Cette mouche, c’est notre ami Jean-Michel Delacomptée. En février, il a publié une somme magistrale justement intitulée Grandeur de l’esprit français (Cherche midi), en dix portraits, d’Ambroise Paré à Saint-Simon en passant par François II, Racine, La Fontaine et Bossuet. « Pour évaluer une société, écrit-il, il faut examiner le sort qu’elle réserve à l’esprit. Cette touche d’aérien, de soyeux, d’ample, de délié. D’aristocratique, finalement, si l’on admet que l’aristocratie représente moins une classe sociale que le goût des discours élevés, des profondeurs subtiles et des formes tenues, à rebours du nivellement faussement démocratique qui les écrase. » Autant dire que notre époque, qui déteste les hiérarchies et pratique l’avachissement de masse, coche toutes les cases du saccage.

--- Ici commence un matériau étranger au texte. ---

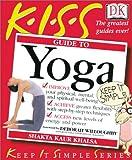 Yoga, Shakta Kaur Khalsa, 0789480344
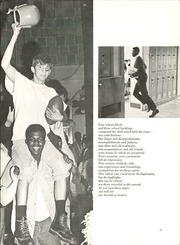 Page 15, 1968 Edition, Tucson High School - Tucsonian Yearbook (Tucson, AZ) online yearbook collection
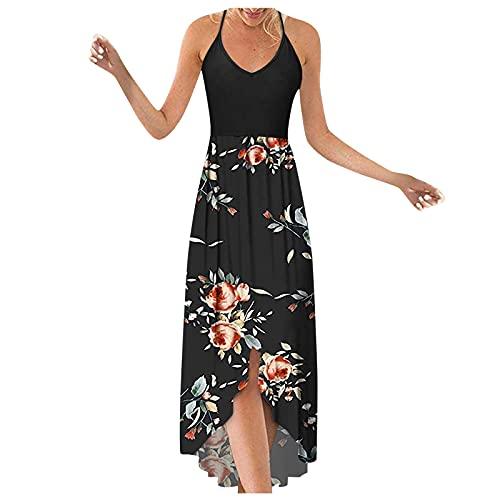 Vestidos A Crochet,Vestidos Años 20,Vestidos Comunion 2021,Traje Mujer,Vestidos Sexy,Vestidos Primavera Verano 2021,Vestidos Sexis,Vestidos Fiesta 2021,Vestidos De Flores,Vestidos Invitada Boda 2021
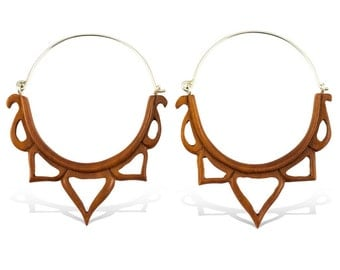 Pointed Crowns - Tribalstyle Wood Earrings with Silver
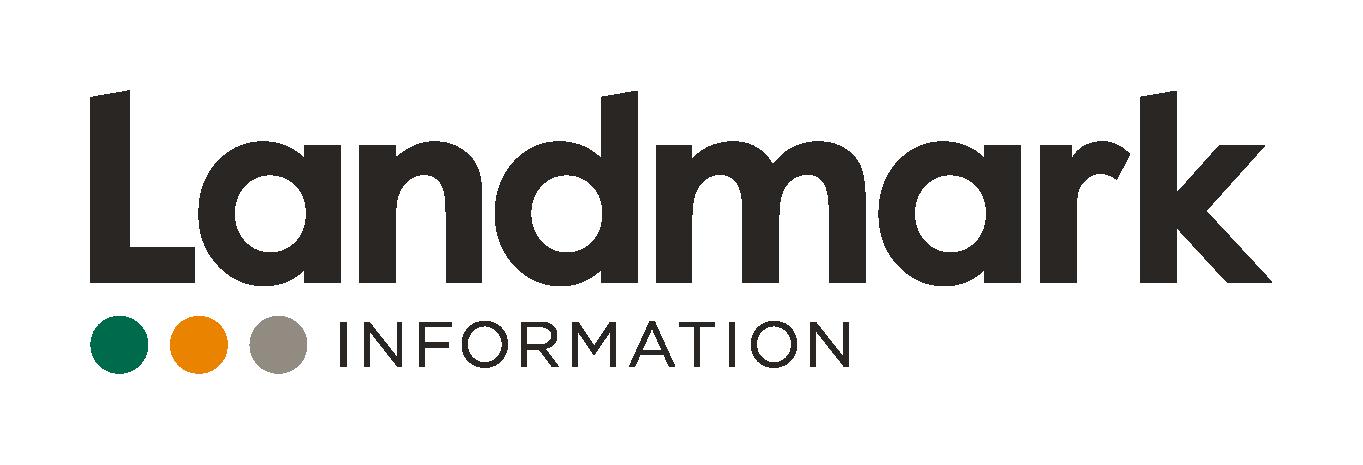 Landmark Informatoin Group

Si les artistes et les auteurs interrogés dans nos pages ont chacun leur propre conception de l’esprit français, tous sont d’accord pour déplorer son lent effacement, ne serait-ce que parce qu’il ne peut naître que dans cet incubateur qu’est la langue française, dont Jean-Luc Mélenchon demande qu’elle soit désormais appelée « notre langue créole commune ». Alors que nous n’aimons plus guère les choses de l’esprit et tendons à exécrer tout ce qui est national, l’esprit français s’apparente à un chef-d’œuvre en péril, un de ces biens immatériels dont on découvre le besoin qu’on en avait au moment où ils disparaissent.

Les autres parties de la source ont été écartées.